Not that long ago, the amount of data became so massive that it was virtually impossible to process it in a single computer or server, of any size, in a reasonable time. This was the turning point of computing, when engineers saw the necessity of designing the first distributed computing models. Meaning, they divided the computing work amongst several machines, which would later put it together, in a much faster process than a single machine would have done.

The amount of data has been growing so fast that, what started as a problem for big corporations, ended up spreading to many other sectors with fewer resources. At this point, it became necessary to create a community to share this field’s knowledge.

Distributed computing models are complex. They require, for example, a fault tolerance, which means that the system will keep working properly even in the event that a certain number of machines crash. Sending data from one machine to another is also expensive, requiring to be as optimized as possible so processing times don’t start skyrocketing. Long story short, it takes the hard work of the whole data engineering community to make progress.

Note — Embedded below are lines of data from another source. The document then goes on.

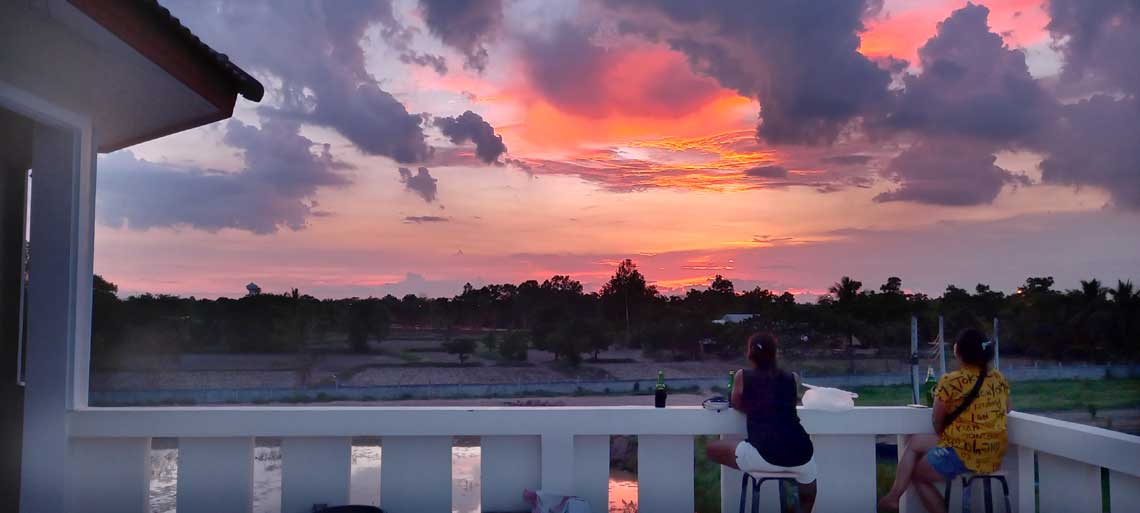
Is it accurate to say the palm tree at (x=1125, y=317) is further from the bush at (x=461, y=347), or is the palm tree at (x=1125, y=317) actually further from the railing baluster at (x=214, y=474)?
the railing baluster at (x=214, y=474)

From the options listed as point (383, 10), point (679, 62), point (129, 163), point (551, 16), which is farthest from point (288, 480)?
point (679, 62)

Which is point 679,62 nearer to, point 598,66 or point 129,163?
point 598,66

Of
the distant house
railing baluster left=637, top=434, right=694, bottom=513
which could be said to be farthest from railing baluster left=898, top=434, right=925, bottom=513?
the distant house

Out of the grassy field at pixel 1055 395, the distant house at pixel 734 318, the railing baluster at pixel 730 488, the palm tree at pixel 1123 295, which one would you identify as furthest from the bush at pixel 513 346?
the railing baluster at pixel 730 488

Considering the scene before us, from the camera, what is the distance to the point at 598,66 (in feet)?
34.8

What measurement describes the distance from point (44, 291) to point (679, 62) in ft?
31.0

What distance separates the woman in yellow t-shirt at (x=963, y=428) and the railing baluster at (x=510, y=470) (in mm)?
1632

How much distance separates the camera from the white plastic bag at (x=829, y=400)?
3438 mm

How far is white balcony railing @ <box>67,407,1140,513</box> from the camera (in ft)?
10.5

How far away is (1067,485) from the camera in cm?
327

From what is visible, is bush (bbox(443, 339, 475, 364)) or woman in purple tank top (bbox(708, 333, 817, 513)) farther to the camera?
bush (bbox(443, 339, 475, 364))

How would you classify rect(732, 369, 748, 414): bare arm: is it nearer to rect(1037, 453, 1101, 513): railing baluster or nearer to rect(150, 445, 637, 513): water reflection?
rect(150, 445, 637, 513): water reflection

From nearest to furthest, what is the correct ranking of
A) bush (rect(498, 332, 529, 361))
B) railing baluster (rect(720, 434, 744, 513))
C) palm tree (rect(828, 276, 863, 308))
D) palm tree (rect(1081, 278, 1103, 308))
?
1. railing baluster (rect(720, 434, 744, 513))
2. palm tree (rect(1081, 278, 1103, 308))
3. palm tree (rect(828, 276, 863, 308))
4. bush (rect(498, 332, 529, 361))

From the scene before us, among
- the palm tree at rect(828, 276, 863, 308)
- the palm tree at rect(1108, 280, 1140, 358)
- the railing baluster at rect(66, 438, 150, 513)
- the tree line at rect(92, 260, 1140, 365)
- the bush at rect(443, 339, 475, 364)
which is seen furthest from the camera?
the bush at rect(443, 339, 475, 364)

That’s where Spark came to life, as a way to spread distributed computing to as much people as possible. It allows to execute the same code from a single computer or from a machine cluster from different continents. The fact that it’s so easy to use meant that a lot of people worldwide grew interest on the topic and could access to this technology. Even if behind doors, the technology itself is very complex, and many new problems appear daily. When this happens, there are two possibilities: 1. The problem has already been solved in the most optimal way 2. It hasn’t been tackled yet, but somebody else might have the same issue.

That’s why at Trovit we frequently host gatherings of the Barcelona Spark meetup, like the one of 27th April when Stratio came to speak about their long-term relationship with Spark, and the one of the 21st of March, when we had some speed-talks about day-a-day frequent issues, how to solve them or tricks to make the job easier. We think that in this way, we help maintaining a community that provides an important service to the current system.